United States v. Montiel-Sanchez

171 F. App'x 599 | 9th Cir. | 2006

MEMORANDUM**

Appellant, Luis Montiel-Sanchez, appeals his conviction and sentence imposed for his multiple violations of 21 U.S.C. § 841, as well as a violation of 18 U.S.C. § 924(c)(1)(A)(i). Montiel-Sanchez contends that his Fifth and Sixth Amendment rights were violated when the district court refused to permit him to present evidence concerning the quantity of drugs at issue during the “sentencing” phase of his bifurcated jury trial.

The Government’s opposition does not turn on the issue of whether Montiel-Sanchez had a right to present evidence to the jury regarding drug quantity in the first instance. Rather, the Government argues that Montiel-Sanchez was afforded ample opportunity to present such evidence during the “guilt” phase. However, because so much of the discussion regarding the manner in which the bifurcated proceedings would be conducted took place “off the record,” we cannot assume that Montiel-Sanchez was aware that he would not be allowed to present evidence at the sentencing phase. Therefore, we find that the district court erred in refusing to grant Montiel-Sanchez’s request to present that evidence.1

Had Montiel-Sanchez been allowed to present testimony on the issue of how the amount and prices of the drugs were negotiated, and, then, proceeded to argue a “sentencing entrapment” theory, it is not clear, beyond a reasonable doubt, that the jury would have agreed on an amount of methamphetamine of fifty (50) grams or more. See United States v. Boulware, 384 F.3d 794, 808 (9th Cir.2004) (“If the error amounts to a constitutional violation, we apply the ‘harmless beyond a reasonable doubt’ standard.”) (citation omitted). Concomitantly, a finding that the methamphetamine involved was less than 50 grams would have removed Montiel-Sanchez from the purview of 21 U.S.C. § 841(b)(1)(A) and the corresponding mandatory minimum sentence of 10 years and maximum of life imprisonment. Thus, the district court’s error was not harmless. Cfi United States v. Saenz, 179 F.3d 686, 689 (9th Cir.1999) (holding that “[e]rror cannot be harmless where it prevents the defendant from providing an evidentiary basis for his defense”) (citation omitted).2

Because the district court’s failure to allow Montiel-Sanchez to present evidence regarding the drug quantity attributable to him was not harmless error, we vacate the sentence imposed and remand the case to the district court for resentencing. The district court should convene a new sentencing jury to determine the drug quantity under 21 U.S.C. § 841(b)(1).3 See United States v. Thomas, 355 F.3d 1191, 1198 (9th Cir.2004). Montiel-Sanchez could also waive his right to a jury determination and allow the Court to find the statutory *601drug quantity. See United States v. Gonzalez-Flores, 418 F.3d 1093, 1102-03 (9th Cir .2005).
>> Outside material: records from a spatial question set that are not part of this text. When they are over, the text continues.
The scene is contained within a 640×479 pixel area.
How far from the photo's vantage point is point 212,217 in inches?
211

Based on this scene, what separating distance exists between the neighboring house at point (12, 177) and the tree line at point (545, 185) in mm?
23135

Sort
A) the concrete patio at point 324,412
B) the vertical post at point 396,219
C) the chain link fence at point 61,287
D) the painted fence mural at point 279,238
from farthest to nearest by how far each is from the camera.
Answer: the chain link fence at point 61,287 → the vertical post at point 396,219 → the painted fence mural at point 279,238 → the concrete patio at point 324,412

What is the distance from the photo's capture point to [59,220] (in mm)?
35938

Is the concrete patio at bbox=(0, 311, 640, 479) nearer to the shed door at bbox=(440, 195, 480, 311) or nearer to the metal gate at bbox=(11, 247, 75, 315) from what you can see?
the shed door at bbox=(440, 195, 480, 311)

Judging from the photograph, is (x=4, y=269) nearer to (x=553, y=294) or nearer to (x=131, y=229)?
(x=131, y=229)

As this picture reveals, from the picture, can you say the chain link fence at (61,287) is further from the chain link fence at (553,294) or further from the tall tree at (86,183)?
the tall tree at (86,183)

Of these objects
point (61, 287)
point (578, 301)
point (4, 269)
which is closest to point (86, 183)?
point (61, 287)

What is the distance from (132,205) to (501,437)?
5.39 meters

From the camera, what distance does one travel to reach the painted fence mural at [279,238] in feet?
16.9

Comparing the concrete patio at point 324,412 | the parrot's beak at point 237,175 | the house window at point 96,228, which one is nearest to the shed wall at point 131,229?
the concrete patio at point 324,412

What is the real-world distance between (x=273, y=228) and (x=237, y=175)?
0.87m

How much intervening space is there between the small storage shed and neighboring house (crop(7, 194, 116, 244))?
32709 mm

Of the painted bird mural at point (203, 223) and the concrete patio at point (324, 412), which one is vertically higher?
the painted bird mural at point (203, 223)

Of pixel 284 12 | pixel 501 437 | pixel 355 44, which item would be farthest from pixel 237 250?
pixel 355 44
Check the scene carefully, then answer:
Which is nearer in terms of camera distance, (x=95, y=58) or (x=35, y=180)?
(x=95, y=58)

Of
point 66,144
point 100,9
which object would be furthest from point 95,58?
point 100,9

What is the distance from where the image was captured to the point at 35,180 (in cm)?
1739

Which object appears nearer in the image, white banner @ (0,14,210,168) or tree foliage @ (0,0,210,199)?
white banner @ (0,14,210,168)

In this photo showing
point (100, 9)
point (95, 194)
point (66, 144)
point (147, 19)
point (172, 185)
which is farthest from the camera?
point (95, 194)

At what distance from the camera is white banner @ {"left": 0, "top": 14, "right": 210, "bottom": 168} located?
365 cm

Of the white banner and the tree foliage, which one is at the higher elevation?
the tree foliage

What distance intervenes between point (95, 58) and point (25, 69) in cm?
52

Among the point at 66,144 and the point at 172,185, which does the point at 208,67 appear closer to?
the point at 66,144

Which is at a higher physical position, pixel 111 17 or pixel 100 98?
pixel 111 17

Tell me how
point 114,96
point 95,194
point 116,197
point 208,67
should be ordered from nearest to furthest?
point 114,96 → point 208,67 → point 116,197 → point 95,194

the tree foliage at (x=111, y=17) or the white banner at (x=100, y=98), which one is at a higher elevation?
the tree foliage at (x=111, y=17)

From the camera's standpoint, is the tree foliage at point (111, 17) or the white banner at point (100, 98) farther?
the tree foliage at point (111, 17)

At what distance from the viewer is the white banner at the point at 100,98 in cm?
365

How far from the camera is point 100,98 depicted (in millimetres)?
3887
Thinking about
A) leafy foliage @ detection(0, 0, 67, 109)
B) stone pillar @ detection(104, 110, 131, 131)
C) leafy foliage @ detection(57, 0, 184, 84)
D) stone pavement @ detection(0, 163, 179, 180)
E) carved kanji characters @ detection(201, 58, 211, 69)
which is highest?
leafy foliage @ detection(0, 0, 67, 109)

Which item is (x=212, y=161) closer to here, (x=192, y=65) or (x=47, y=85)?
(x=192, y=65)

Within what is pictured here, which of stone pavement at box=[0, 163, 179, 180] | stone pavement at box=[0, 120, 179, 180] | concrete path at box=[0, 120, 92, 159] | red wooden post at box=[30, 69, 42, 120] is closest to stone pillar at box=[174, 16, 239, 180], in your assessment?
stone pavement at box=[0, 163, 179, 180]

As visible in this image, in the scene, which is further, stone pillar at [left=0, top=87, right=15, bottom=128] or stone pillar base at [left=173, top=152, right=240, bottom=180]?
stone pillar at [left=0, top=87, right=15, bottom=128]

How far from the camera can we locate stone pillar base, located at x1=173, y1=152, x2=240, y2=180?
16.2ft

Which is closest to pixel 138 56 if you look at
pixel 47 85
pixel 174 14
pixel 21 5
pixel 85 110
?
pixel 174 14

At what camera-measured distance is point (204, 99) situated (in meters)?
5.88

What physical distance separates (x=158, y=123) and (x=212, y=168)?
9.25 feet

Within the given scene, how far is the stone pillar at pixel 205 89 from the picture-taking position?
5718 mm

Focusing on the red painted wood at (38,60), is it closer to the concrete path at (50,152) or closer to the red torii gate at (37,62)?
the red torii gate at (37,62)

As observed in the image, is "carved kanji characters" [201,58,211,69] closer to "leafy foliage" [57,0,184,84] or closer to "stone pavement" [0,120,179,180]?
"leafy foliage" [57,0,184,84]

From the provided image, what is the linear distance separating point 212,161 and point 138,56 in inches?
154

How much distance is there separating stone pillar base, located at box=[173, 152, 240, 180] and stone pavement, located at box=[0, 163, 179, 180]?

SENTENCE VACATED AND REMANDED.

This disposition is not appropriate for publication and may not be cited to or by the courts of this circuit except as provided by Ninth Circuit Rule 36-3.

. In fact, the Government conceded at trial that the district court’s failure to allow further presentation of evidence might constitute error on appeal, and, thus, withdrew its objection to Montiel-Sanchez’s request.

. The Government conceded that this is an appropriate remedy under the peculiar facts of this case.

. Because we find that the district court's error was not “harmless,” we need not reach the question as to whether it was also "structural.”